Time keeps moving and I found myself a day away from Emmett’s birthday, needing to get down the shop to finish up. Still had the rear fork/axle to figure out, all the wheel bearings, the crank assembly, and finally, some cleaning up and polishing to do.

Got down there around 3p on Saturday, put some good music on and grabbed a big mug of coffee. I had a great time, which is what this is supposed to be all about. I was done by seven. Megan thought for certain that I’d be my usual maniacally obsessed self and get home at three in the morning. Sorry to disappoint.

Emmett loves it! I may have created a monster. He said nothing other than “Bike! Bike! BIke!” all morning after we gave it to him. His legs are about two inches too short to fully engage the pedals, but it’ll be no time at all until it fist him perfectly. He demanded that I push him all around the house while he steered, which I was happy to do.

Details of the build are in the pics as always. This was a fun one. Thanks for joining me.

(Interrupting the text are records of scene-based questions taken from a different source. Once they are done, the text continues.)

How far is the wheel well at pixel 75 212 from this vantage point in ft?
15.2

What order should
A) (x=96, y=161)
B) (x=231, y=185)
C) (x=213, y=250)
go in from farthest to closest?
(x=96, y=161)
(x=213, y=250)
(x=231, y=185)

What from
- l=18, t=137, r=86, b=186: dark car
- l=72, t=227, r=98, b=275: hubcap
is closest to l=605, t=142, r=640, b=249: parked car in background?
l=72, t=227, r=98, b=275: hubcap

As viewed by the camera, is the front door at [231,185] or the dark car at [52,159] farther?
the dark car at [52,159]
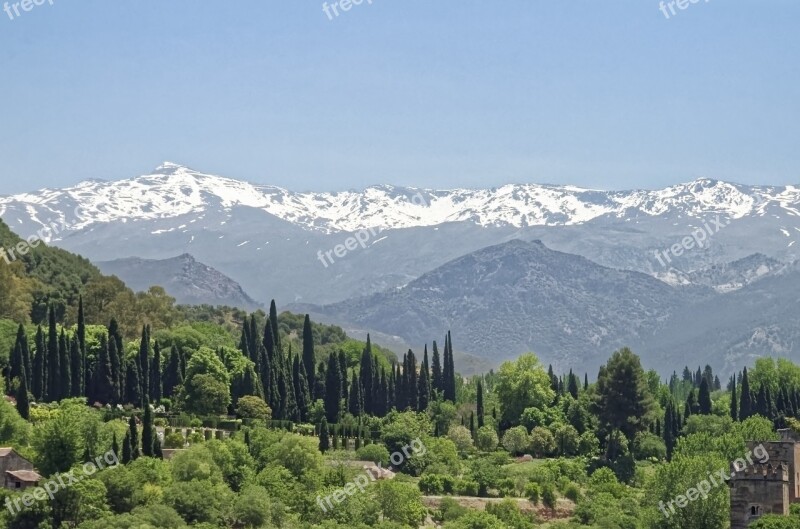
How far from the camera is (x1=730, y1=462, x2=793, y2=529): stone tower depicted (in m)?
91.8

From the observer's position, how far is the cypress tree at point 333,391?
14029cm

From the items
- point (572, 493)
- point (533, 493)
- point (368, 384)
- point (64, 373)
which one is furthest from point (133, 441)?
point (368, 384)

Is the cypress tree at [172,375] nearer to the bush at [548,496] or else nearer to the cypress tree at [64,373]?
the cypress tree at [64,373]

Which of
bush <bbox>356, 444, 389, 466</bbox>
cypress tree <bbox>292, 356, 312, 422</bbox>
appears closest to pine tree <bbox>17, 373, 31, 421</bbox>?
bush <bbox>356, 444, 389, 466</bbox>

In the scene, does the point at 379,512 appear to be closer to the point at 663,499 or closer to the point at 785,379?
the point at 663,499

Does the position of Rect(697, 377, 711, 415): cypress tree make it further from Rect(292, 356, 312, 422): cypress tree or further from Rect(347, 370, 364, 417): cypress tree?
Rect(292, 356, 312, 422): cypress tree

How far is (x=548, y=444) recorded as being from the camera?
452ft

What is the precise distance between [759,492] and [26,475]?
39.8 m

I embedded a hardened steel thrust bearing into a counter-bore in the bronze bearing between the fork and head tube so the original material would not get worn away. Here you can see it pinned in place so it doesn’t rotate against the aluminum shoulder.

The seat post fit in the seat was hammered, leaving the seat wobbly and about to fall off. I built up the post with welding rod and turned it back down to a large enough diameter to press fit into the seat. The set screw remains although is now basically only for decoration.

By this point, I was pretty certain this tricycle had been backed over by a car in someone’s garage. The cranks were twisted and bent pretty severely. Luckily we have a heavy duty jig/welding table in the shop. Bolted the cranks to the table next to each other so I could straighten them out with heat and a large pipe.